The Sunday World (Southern edition), 9 May 1976 (Continued):
The spot where Santa Claus died
Supt. Murphy, a soft spoken Corkman who has worked on many of the big murder probes round the cuntry over the past 15 years, told me frankly: "The position is that the investigation is in full swing but it could take weeks. We are keeping our fingers crossed to make a breakthrough."
As uniformed men and detectives, many of them drafted in from other divisions, worked on the major task of interviewing everybody over the age of ten in about 700 houses in northside Dundalk, the people of the Marian Park estate remained shocked and dumb-founded by the brutal slaying of the knndly "Santa Claus" who visited their homes every year.

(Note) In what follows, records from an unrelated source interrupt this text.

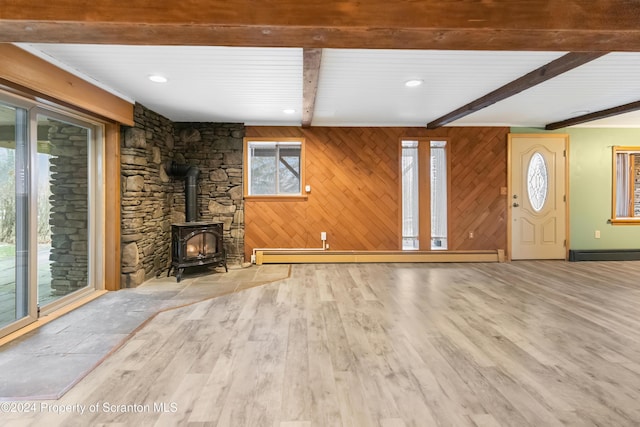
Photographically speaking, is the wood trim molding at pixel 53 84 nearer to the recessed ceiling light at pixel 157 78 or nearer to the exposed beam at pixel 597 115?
the recessed ceiling light at pixel 157 78

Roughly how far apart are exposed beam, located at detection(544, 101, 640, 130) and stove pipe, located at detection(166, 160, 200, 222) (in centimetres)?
591

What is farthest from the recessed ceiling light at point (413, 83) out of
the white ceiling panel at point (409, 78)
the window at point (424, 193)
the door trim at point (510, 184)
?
the door trim at point (510, 184)

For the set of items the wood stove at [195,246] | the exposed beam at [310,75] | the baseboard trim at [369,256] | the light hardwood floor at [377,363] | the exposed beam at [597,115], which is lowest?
the light hardwood floor at [377,363]

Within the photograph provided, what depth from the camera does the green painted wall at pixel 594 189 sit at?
5.65 metres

"There was great sadness in the estate and many of the people actually cried," said Mr Michael Fitzgerald, 40 Marian Park, a member of the local tenants association which arranged for Mr Ludlow to make a a Santa Claus visit to all 165 houses on the estate every Christmas for many years.

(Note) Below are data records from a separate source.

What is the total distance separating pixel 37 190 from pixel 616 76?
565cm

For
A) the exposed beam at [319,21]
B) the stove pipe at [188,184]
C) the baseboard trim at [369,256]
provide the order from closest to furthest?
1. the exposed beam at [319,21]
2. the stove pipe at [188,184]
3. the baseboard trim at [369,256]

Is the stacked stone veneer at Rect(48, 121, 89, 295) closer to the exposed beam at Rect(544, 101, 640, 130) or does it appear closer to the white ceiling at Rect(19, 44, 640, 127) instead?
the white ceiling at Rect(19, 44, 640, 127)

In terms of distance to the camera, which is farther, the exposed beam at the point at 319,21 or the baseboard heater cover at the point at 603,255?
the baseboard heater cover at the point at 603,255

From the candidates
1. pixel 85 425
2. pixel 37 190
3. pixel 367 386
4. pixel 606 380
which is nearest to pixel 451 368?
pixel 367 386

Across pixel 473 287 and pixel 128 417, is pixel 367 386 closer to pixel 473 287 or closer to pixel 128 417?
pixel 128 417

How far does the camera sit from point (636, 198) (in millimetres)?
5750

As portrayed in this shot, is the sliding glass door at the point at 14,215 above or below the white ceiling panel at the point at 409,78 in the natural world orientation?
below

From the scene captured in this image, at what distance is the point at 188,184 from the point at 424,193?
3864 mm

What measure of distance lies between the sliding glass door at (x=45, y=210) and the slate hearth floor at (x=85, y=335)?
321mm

"At about 1.30 pm on the Sunday before Christmas he would come into the estate hidden in a ;ittle red trailer pulled by a car. When the children gathered around he would zoom out of the box with his sack of toys and he would tell the children to go back to their homes to wait his visit.
"He would spend seven to eight minutes in each house and he would have a gift parcel for every child. he would chat to the children and warn them about the dangers of crossing the road and he would pose for pictures. He was a very kind man."
Supt. Murphy, who has been drafted into Dundalk along with eight of his men from the Garda Technical Bureau based at John's Road, Dublin, spoke to me at length about the mystery as to why somebody should want to kill a simple inoffensive man who took no interest in politics.
"Mr Ludlow was a sociable, well-liked man. He played rings, and he also played the mouth organ. Occasionally he sang a song in the pubs that he frequented. On Saturday night, 1 May, he was in pubs in Dundalk having a drink as was his usual custom.
"Some time after midnight, he was seen thumbing a lift at Smith's Garage on the northern side of Newry Bridge, just outside Dundalk. We are anxious to trace any person who might have seen him or others thumbing a lift on the Newry road.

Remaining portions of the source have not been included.